Our Videos

Our Videos... We have produced two documentary style videos about Native American heritage and practice. Both videos feature the music of the drum group Red Leaf Takoja and their successor drum group Heart Beat.

The first video, Red Leaf Takoja: Song of the Heart Beat is a motion-picture-length music video performance narrated by Wes Studi and Howard Bad Hand, that features the music of Leaf Takoja as they travel the powwow circuit from The Taos (NM) Powwow to the Rosebud (SD) Fair to the Denver March Powwow. Song of the Heart Beat premiered to an excellent reception at the 2010 Hot Springs Documentary Film Festival, the world's 2nd largest documentary film festival. The lively Native American Filmmakers workshop which followed the viewing and which featured Howard and Wes, among several others, was described by the festival director as one of the best workshops ever staged at the festival.
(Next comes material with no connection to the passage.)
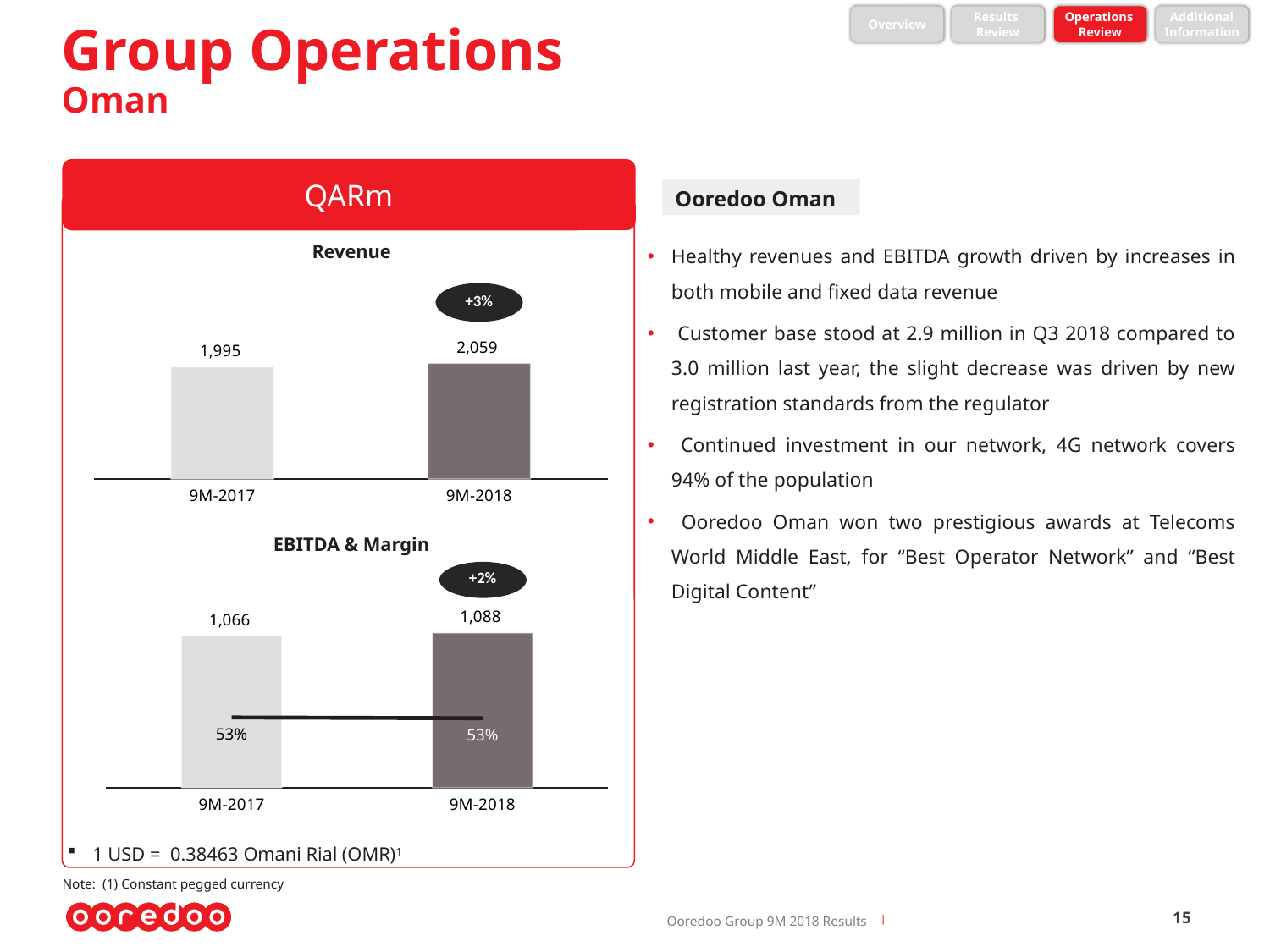
In the Revenue chart, what is the difference between the 9M-2018 and 9M-2017 values? 64 How many periods are shown in the EBITDA & Margin chart? 2 In the EBITDA & Margin chart, what is the difference between the 9M-2018 and 9M-2017 EBITDA values? 22 In the Revenue chart, what is the value for 9M-2018? 2,059 In the EBITDA & Margin chart, what is the EBITDA value for 9M-2017? 1,066 In the Revenue chart, what growth percentage is shown in the oval label? +3% In the Revenue chart, what is the value for 9M-2017? 1,995 What type of chart is the Revenue chart? Bar chart In the Revenue chart, which period has the higher revenue? 9M-2018 In the EBITDA & Margin chart, which period has the lower EBITDA? 9M-2017 In the EBITDA & Margin chart, what is the EBITDA value for 9M-2018? 1,088 In the EBITDA & Margin chart, what is the margin for 9M-2018? 53%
The Denver March Powwow, held annually during the third week of March, is the largest community-based powwow in the US. In 1988, Howard Bad Hand, lead singer for the Red Leaf Takoja drum group was asked by the Denver March Powwow committee to compose to honor the Native people of the Denver area and the Denver March Powwow. In the second video, A Living Hoop: Celebrating Life at Denver March Powwow, Howard recounts, in the highest tradition of Lakota song making, the sequence of experiences that culminated in the his song A Living Hoop, known universally as the Denver March Powwow Song. In the 22 years since its it was first sung at the 1989 Denver March Powwow, The Denver March Powwow Song has arguably become the most widely recognized powwow song in Native North America.